Week 1: Keto Plan : Recipe #1
Click the images below to see full recipe card for this meal.
Ingredients and Nutritional Information
After evaluating the ingredients in this recipe, I would classify this as a less strict keto and definitely a low carb high fat recipe. The reason is that stricter keto followers would not use tomato and onions or at least not in this quantity. If you are doing keto for weight loss instead of keto for health, this may not be a concern. Additionally, the dressing gets its sweetness using a very small amount of coconut nectar which is not recognized as a keto approved sweetener. However, the amount of coconut nectar is small and for me, it was allowable. If I were to recreate the dressing, I would substitute the coconut nectar for an approved keto sweetener (e.g. liquid stevia, sweetleaf, erythritol).
Recreating the Dressing
I have a recipe from Sunset Wines for a Champagne Vinaigrette that my family really likes. I would use this if I were to make this salad again.
- 1 Tablespoon minced shallot (1 large shallot)
- 3 Tablespoon Champagne vinegar
- 1 Tablespoon Dijon mustard
- 10 Tablespoon extra-virgin olive oil
- 1 teaspoon each finely chopped fresh tarragon and flat lead parsley
- 1 teaspoon kosher salt
Directions: Whisk together shallots, vinegar, and dijon mustard. Add extra-virgin olive oil whisking then whisk in finely chopped fresh tarragon and flat-leadf parsley, plus kosher salt. Makes about 1 cup
PER TBSP: 77 cals
Fat: 8.8 g fat
0.2 g carbs
Depending on your macros, you can adjust the amount of eggs or avocado or dressing to meet your macros.
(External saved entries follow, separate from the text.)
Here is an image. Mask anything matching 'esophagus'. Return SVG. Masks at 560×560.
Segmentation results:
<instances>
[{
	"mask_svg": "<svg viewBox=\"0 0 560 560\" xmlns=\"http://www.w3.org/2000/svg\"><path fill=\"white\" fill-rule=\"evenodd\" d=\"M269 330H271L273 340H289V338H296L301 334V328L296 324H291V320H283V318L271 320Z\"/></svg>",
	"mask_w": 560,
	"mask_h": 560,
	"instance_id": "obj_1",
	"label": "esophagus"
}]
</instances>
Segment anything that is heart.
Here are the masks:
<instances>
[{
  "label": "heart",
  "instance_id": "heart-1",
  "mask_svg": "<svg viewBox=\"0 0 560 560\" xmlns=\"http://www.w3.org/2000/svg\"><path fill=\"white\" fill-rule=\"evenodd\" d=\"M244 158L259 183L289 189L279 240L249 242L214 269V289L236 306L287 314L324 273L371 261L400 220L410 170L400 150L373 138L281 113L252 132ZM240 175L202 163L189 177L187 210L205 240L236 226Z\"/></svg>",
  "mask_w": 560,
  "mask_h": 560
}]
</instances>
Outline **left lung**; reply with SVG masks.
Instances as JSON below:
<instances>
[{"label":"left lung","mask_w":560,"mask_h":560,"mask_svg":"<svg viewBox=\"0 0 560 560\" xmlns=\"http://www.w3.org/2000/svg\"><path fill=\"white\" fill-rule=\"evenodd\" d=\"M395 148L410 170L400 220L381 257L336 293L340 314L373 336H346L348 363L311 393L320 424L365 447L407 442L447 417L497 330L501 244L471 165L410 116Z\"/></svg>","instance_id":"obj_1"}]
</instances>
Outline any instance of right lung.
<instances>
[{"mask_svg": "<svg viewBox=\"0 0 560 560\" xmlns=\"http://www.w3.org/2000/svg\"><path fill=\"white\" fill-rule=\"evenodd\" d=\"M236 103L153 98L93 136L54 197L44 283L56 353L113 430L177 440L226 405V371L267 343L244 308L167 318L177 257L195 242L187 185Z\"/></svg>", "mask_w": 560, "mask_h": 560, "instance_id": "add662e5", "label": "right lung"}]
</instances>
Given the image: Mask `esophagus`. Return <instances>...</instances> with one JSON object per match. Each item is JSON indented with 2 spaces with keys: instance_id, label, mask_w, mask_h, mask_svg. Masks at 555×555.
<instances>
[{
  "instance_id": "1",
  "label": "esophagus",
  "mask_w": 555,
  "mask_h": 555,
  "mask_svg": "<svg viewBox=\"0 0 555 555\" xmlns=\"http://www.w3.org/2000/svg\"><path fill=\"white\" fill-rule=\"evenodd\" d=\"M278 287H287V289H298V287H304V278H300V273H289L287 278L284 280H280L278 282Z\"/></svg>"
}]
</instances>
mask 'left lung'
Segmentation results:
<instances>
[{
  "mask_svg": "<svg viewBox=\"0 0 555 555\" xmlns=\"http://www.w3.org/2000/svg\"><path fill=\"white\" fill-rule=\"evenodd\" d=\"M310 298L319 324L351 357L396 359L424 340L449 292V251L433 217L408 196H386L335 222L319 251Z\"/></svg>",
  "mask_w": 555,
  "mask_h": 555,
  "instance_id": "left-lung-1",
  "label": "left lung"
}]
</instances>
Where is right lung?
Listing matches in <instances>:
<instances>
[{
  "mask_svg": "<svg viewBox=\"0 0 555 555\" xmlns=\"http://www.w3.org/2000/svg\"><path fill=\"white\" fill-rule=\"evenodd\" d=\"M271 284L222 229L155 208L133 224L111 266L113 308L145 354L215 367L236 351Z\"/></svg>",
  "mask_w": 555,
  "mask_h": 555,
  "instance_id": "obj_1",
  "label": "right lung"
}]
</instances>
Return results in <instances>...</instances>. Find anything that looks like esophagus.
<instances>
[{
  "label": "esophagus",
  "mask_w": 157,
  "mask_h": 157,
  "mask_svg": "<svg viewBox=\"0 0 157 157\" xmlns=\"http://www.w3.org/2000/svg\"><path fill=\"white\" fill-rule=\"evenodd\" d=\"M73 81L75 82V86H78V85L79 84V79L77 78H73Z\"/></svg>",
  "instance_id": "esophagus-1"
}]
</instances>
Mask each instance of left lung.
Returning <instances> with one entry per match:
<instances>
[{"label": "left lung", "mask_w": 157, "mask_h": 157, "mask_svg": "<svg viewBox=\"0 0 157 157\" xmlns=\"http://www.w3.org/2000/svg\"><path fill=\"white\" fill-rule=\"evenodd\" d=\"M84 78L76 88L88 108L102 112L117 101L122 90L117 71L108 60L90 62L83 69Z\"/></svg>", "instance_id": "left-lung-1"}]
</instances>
If you don’t eat pork, find the best alternative you can that aligns with your keto goals.
Contents of Meal Prep Bag
Delicious! I would make this again and again! Super simple, the dressing can be simple or as complicated as you want. Change around the vinegar to change the flavors and enjoy!
Notes: We weren’t sure if this would be enough food for us but the avocado and eggs made it very filling and satisfying.